For the next four years losses were projected between $5.2 billion and $10.1 billion impacting 28,000 to 55,000 “job-years,” which refers to the number of people working during a 12-month period, according to the Department of Economic Opportunity and LA County Economic Development Corp.’s Institute for Applied Economics. Workers’ income losses were estimated at $2.2 billion to $4.2 billion, and tax revenue losses for governments could total $900 million to $1.6 billion.

“The January wildfires have tested our communities in unimaginable ways — taking homes, livelihoods, and peace of mind from tens of thousands of Angelenos,” LA County Supervisor Lindsey Horvath said in a statement. “This analysis makes clear the economic toll we are still reckoning with, but it also highlights the strength and resilience driving our recovery. We are not just rebuilding structures; we are rebuilding lives, jobs, and hope for the future.”

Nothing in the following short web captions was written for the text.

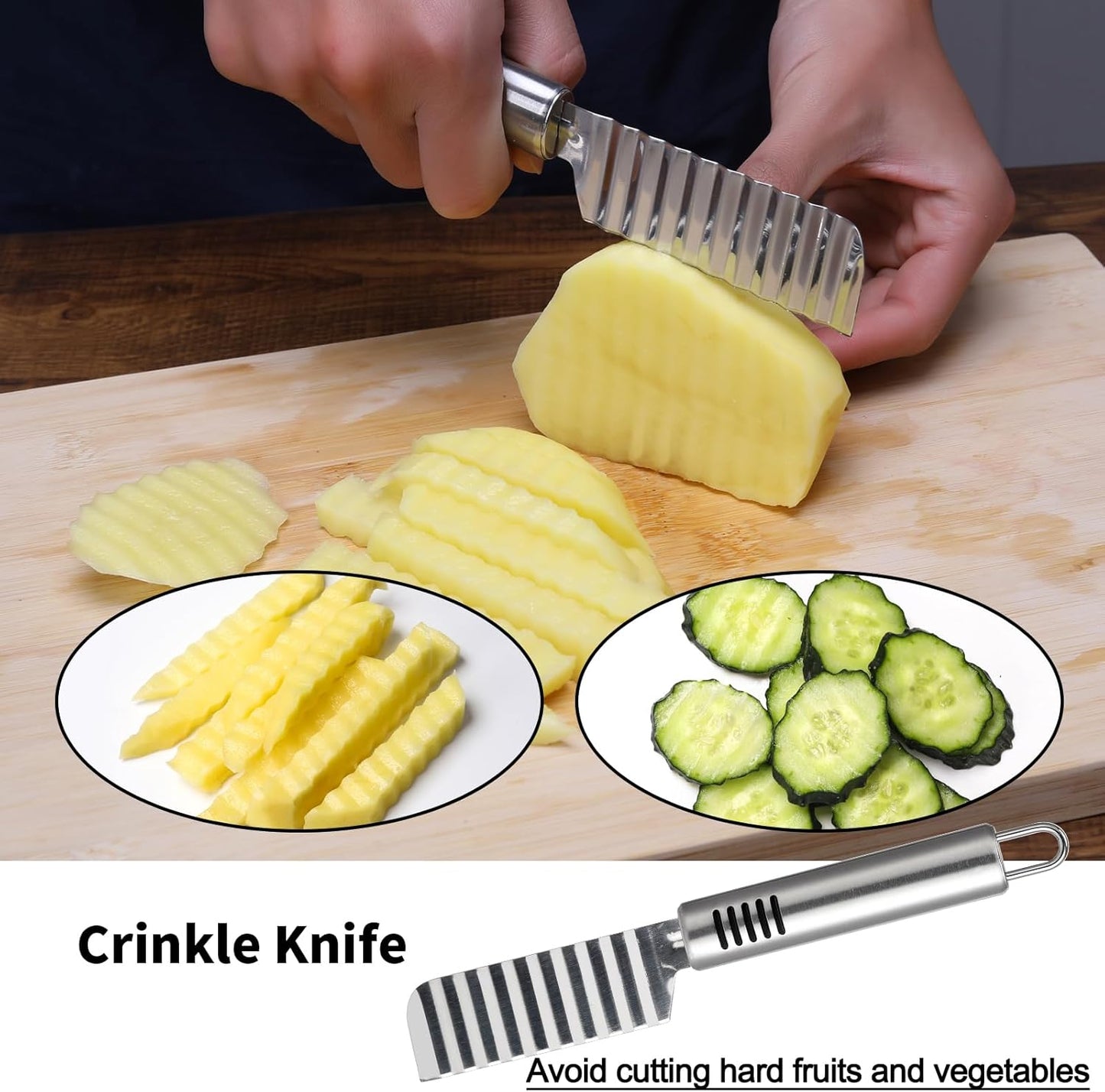 Stainless Steel Fruit Carving Knife Set, 6 Pack Vegetable Engraving Blades for Kitchen, Melon Baller Scoop,Lemon Zester, Garnish Peeler,Crinkle Knife,V-shape Cutter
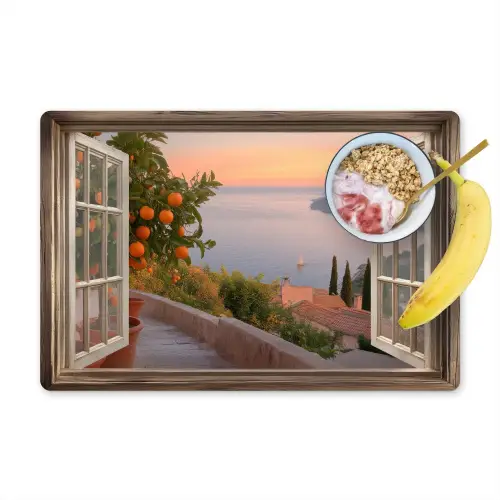 Doorkijk - Uitzicht - Meer - Landschap Placemat vinyl groot -zzzproduct_Kitchenyeah-website
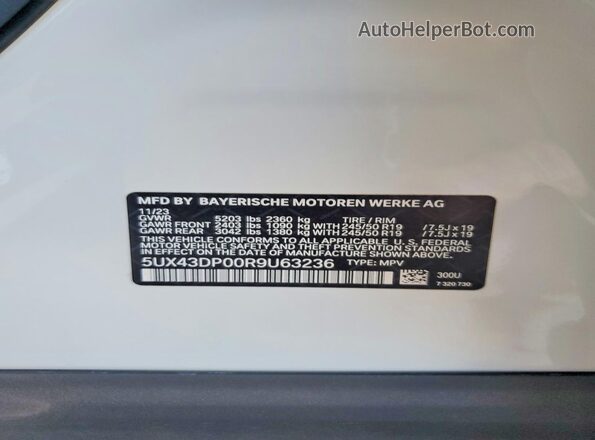 5UX43DP00R9U63236 2024 BMW X3 Белый Панорамный вид салона 360°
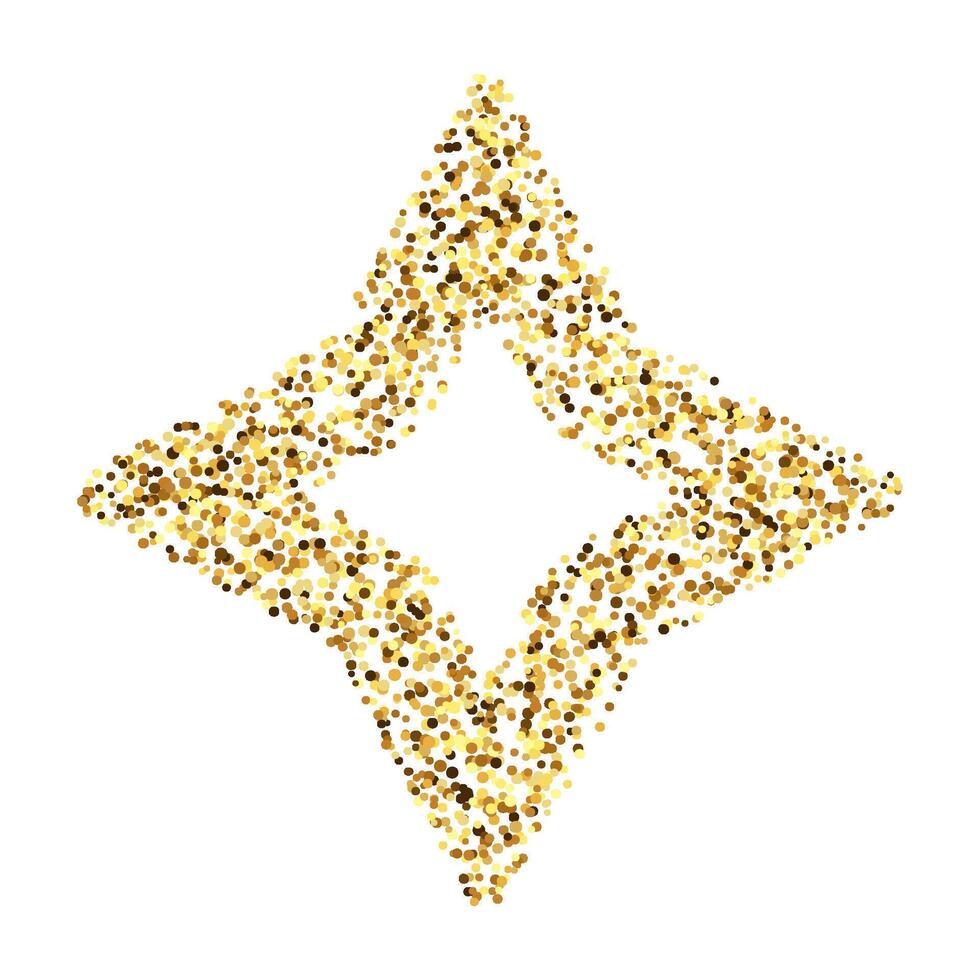 Golden confetti diamond shape. Glowing dotted glitter background frame. Rhombus gold dots form. Sparkling halftone Christmas decoration element. vector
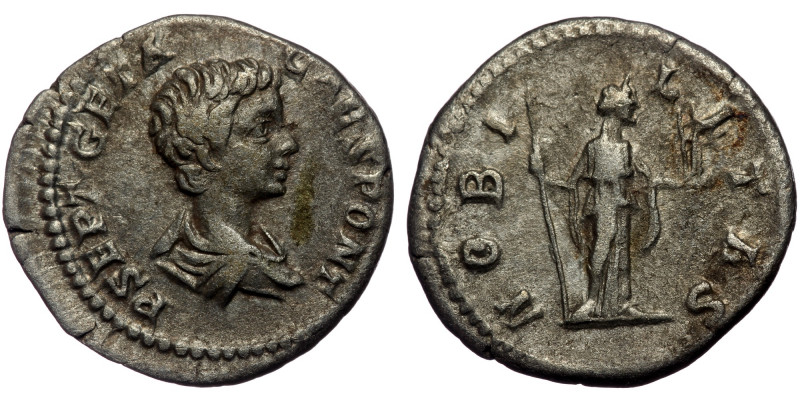 (Siilver, 3,19g, 19mm) GETA (Caesar, 198-209) AR Denarius, Rome, 200-202. 
Obv: ...
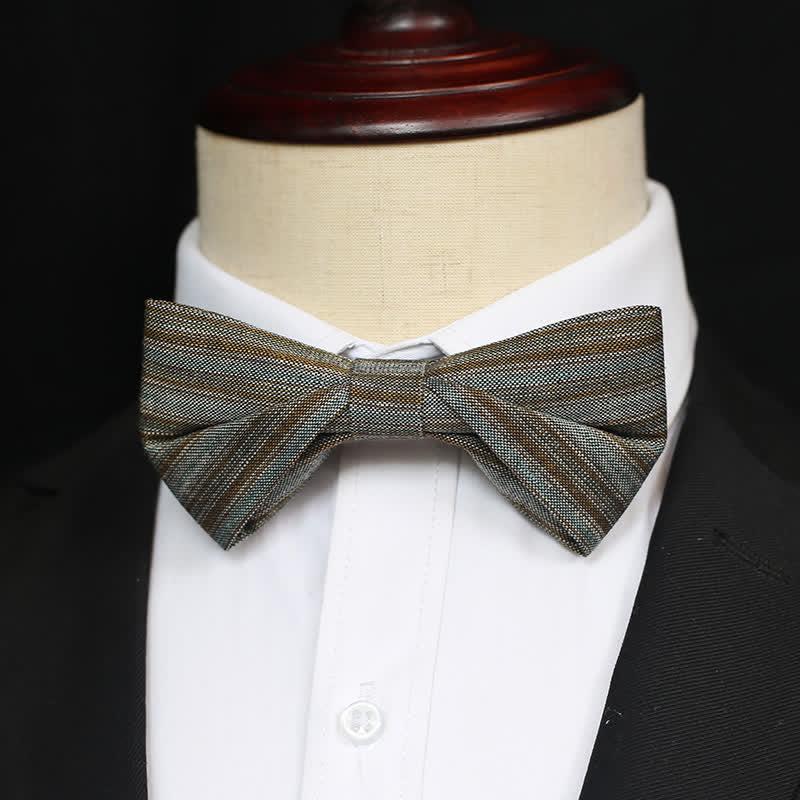 Men's Coffee Green Neutral Striped Bow Tie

The DEO and EDC are in the midst of a yearlong economic impact study with quarterly public updates on recovery efforts and economic impacts of the wind-fueled firestorm that devastated Altadena, Pacific Palisades and nearby communities in January. According to the agencies:

  • The Eaton and Palisades fires destroyed more than 16,000 structures, including over 11,600 residences, 100 schools and nearly 200 commercial buildings.
  • Combined, the burn areas and “secondary fire areas” impacted more than 6,800 businesses and over 47,000 workers.
  • Businesses in burn areas generated $1.4 billion annually prior to the fires, with secondary fire areas accounting for $6.8 billion in annual revenue.
  • “The majority of secondary disruption occurred in the Eaton area, which represented 76% of affected businesses and 75% of job losses in SFAs,” officials reported.

“Secondary” impacts include significant disruption in an area due to evacuation orders, smoke conditions and business closures, officials said.

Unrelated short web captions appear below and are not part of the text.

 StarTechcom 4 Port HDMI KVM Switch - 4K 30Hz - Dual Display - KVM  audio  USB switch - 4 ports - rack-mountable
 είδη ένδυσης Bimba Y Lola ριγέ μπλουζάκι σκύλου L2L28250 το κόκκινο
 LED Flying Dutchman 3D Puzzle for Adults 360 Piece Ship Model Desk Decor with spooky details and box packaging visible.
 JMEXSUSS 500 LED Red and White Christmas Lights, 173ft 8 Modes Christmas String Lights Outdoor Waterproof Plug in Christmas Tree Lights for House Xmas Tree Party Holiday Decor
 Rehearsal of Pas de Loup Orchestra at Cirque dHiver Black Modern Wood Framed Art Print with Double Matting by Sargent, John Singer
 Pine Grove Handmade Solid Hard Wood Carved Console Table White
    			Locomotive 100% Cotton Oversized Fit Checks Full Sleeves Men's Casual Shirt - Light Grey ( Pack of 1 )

The county also reported these “recovery indicators”:

  • As of July 31, 93% of filed insurance claims had been partially paid, totaling $20.4 billion.
  • 95% of destroyed or damaged parcels were cleared of debris within seven months.
  • Nearly 800 rebuilding permits have been issued with an average processing time of 52 business days.
  • Short-term rent spikes occurred in fire-adjacent ZIP codes, with rents returning to 2024 trend levels within six months.
  • Housing listings and sales in affected communities did not show evidence of mass resident flight.

“As we continue the work of rebuilding after the January wildfires, this economic analysis underscores the profound impact on our communities — from lost homes and businesses to displaced jobs,” county Board of Supervisors Chair Kathryn Barger said in a statement. “It is critical that all levels of government understand these realities so resources can be directed where they are most needed.”

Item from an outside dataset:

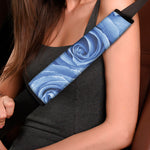 Bright Blue Rose Print Car Seat Belt Covers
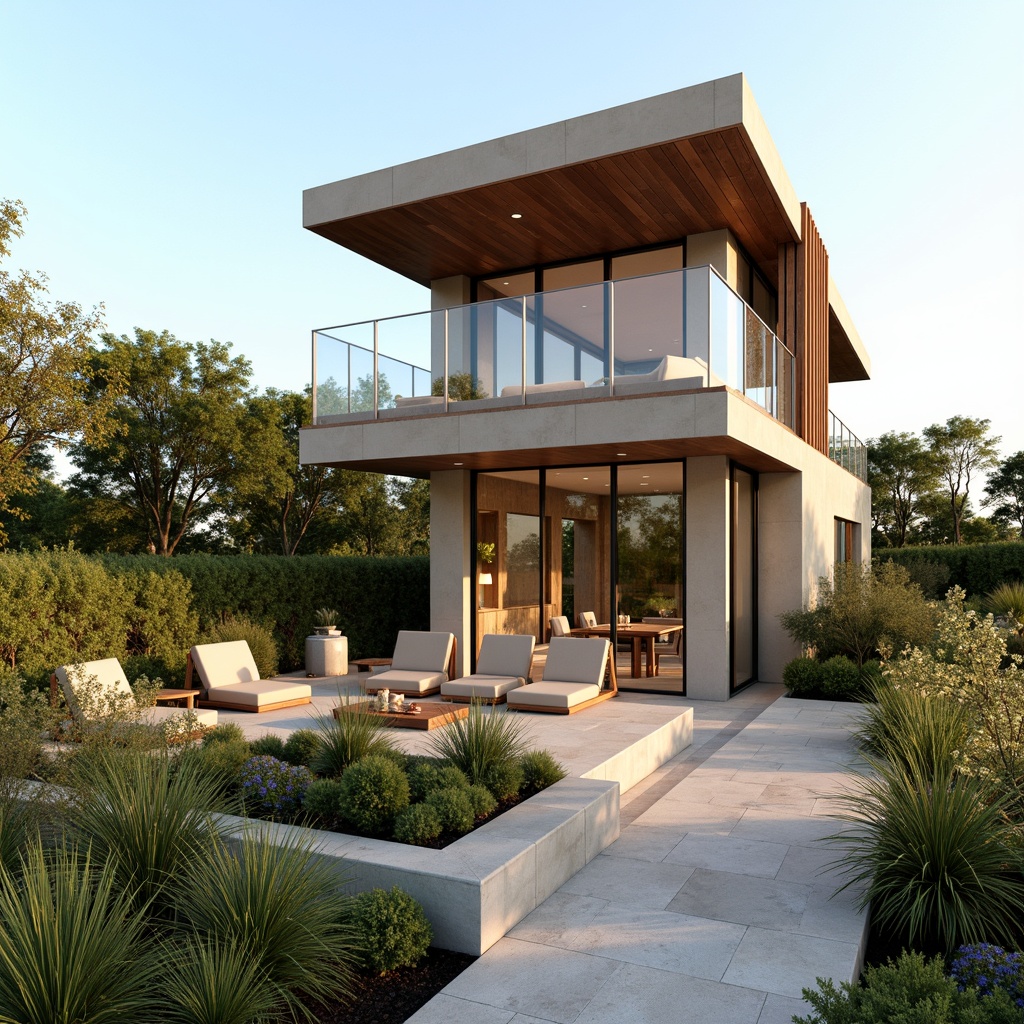 Prompt: Modern architecture, sleek glass fa\u00e7ade, neutral color scheme, calming earth tones, warm beige walls, cool gray accents, vibrant greenery, lush rooftop garden, natural stone flooring, wooden decorative elements, subtle texture contrasts, soft warm lighting, shallow depth of field, 3/4 composition, realistic material renderings, ambient occlusion.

Barger, whose 5th District includes the Eaton Fire area, said she supports “streamlining processes and advocating for policies that protect our residents and ease their path towards rebuilding their homes and lives.”

DEO Director Kelly LoBianco said in a statement, “The data makes clear what so many already know firsthand: the economic fallout from the January wildfires has been deep and widespread. But this analysis is more than a report — it’s a tool to guide targeted recovery. By understanding where losses are greatest, we can ensure resources reach the workers, businesses, and communities that need them most.

LoBianco added that the DEO seeks “an inclusive, equitable recovery, one that not only rebuilds but reimagines a more resilient economic future for LA County.”

The yearlong study and quarterly webinar series tracks indicators such as the progress of business and workforce recovery efforts, rebuilding work as well as the repair and restoration of housing and infrastructure. Officials said future sessions will focus on business and workforce disruptions, rebuilding costs and progress, workforce needs in recovery industries, housing market dynamics and policy recommendations aimed at achieving long-term resilience and disaster mitigation.

“This analysis provides a clear picture of the economic impacts of the January wildfires and a baseline for measuring recovery over time, EDC President and CEO Stephen Cheung said in a statement. “Through our collaboration with the Department of Economic Opportunity and other partners, LAEDC is committed to delivering data that helps policymakers and stakeholders allocate resources effectively and support a strong, coordinated recovery.”

Presentation materials and a video of the first session held on Sept. 15 are available on the county’s website.

The DEO also has a website with information, resources and services available for fire-affected workers and businesses.

The county’s economic impact study is funded through the California Jobs First initiative, officials said.